Beckett runs circles around his mind and the readers. I feel his self reflectiveness is personal yet at the same time universal in this piece. "Company" reflects the edge of insanity, and is the result of what would happen if one could not escape the thoughts that can so easily become personified. The voices we all create for ourselves can consume the mind even in the simplest of contemplations, questioning everything we think. With each challenge to a thought comes a new voice. This process then continues, slowly slipping into paranoia, but we have the power to snap out of it, to come back to awareness of the self both physically and  mentally. "Company" never stops this process until the end line of "Alone."

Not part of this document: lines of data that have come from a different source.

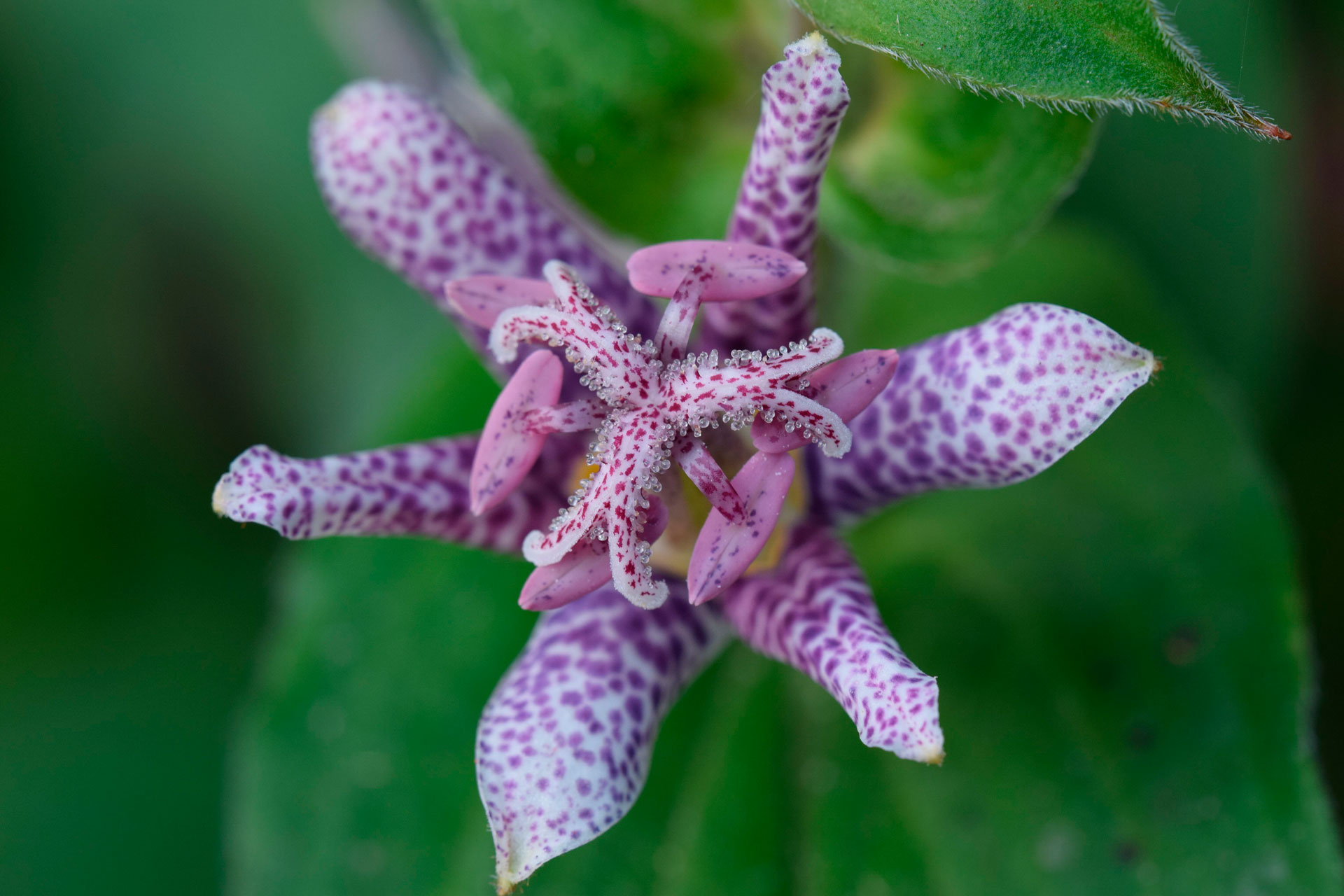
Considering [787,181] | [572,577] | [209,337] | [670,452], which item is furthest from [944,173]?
[209,337]

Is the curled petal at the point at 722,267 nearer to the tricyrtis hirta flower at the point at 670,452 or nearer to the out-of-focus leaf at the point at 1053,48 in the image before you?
the tricyrtis hirta flower at the point at 670,452

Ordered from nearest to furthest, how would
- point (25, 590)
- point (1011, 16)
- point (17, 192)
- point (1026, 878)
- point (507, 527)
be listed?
A: point (1011, 16), point (507, 527), point (1026, 878), point (25, 590), point (17, 192)

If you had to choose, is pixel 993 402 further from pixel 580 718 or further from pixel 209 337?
pixel 209 337

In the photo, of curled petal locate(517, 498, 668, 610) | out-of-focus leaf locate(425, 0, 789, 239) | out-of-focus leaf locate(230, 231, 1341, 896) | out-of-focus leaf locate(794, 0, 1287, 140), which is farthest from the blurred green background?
out-of-focus leaf locate(794, 0, 1287, 140)

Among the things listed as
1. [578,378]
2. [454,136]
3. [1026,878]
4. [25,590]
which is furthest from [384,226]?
[25,590]

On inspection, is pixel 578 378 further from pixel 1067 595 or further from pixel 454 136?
pixel 1067 595

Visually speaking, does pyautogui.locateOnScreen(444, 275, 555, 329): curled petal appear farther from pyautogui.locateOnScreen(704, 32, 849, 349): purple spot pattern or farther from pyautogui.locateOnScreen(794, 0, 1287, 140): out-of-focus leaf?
pyautogui.locateOnScreen(794, 0, 1287, 140): out-of-focus leaf
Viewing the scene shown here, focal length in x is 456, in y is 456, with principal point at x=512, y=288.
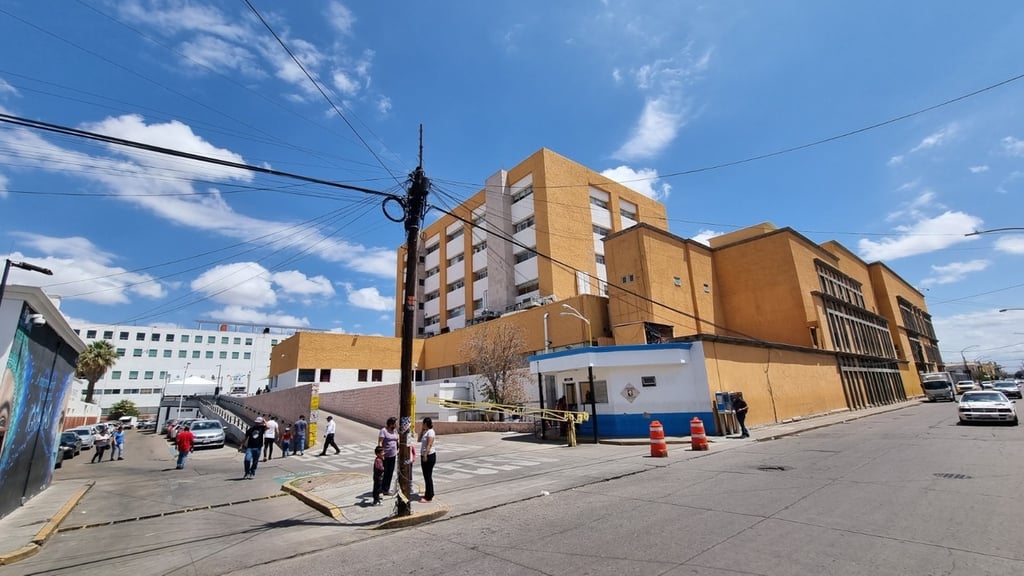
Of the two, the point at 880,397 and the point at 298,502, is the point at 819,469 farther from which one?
the point at 880,397

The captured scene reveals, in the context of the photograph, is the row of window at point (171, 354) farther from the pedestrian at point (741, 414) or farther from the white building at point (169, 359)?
A: the pedestrian at point (741, 414)

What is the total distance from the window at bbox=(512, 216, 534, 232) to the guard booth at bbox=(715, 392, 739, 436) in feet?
88.2

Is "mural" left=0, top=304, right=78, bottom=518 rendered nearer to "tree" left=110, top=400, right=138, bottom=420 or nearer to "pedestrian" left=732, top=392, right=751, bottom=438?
"pedestrian" left=732, top=392, right=751, bottom=438

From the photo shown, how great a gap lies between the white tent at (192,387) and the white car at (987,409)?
55.4 metres

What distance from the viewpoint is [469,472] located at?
12797 mm

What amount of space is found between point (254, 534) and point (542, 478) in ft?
20.1

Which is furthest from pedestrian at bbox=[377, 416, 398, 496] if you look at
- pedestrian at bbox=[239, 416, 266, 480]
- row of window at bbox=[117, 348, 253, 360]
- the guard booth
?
row of window at bbox=[117, 348, 253, 360]

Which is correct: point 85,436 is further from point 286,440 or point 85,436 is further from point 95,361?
point 286,440

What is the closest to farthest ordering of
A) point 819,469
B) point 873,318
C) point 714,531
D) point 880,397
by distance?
point 714,531 → point 819,469 → point 880,397 → point 873,318

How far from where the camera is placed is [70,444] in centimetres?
2708

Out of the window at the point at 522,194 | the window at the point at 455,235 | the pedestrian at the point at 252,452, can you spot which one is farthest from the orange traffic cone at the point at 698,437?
the window at the point at 455,235

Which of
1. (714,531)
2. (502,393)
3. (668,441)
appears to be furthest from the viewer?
(502,393)

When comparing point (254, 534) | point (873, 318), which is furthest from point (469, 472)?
point (873, 318)

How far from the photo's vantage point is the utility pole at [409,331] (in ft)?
27.6
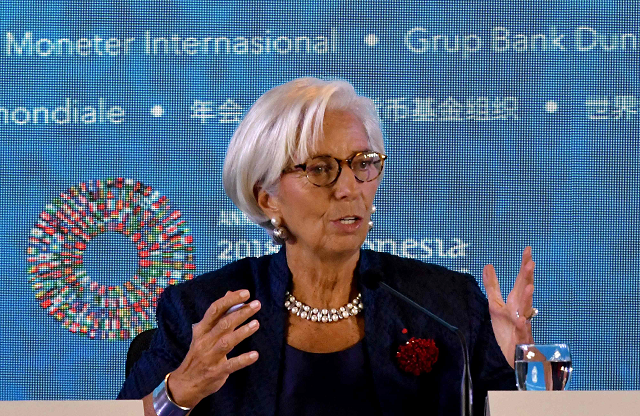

The world of internal repetitious thought is pushed to the edge of sanity until the tangible self is gone, lost, estranged. The truth in the acknowledgement made of being alone in "Company" is what makes it beautiful. The fact that everyone comes into the world alone and ultimately dies alone is a most truthful and complete recognition of the self.

 The way Beckett writes "Alone" at the end is profound in its finality, its acceptance of self and only self. "Alone" is neither entirely positive or negative, but one of relief in the fact that truth is found. Still, it may be regrettable to have found it. There is a sense of death in this finality. Possibly not a physical death, but a death that results when an acknowledgment is made. At the time of admission, acceptance, a part of yourself dies, changes form. Any truth can be fought, but once it is unearthed perspectives changes.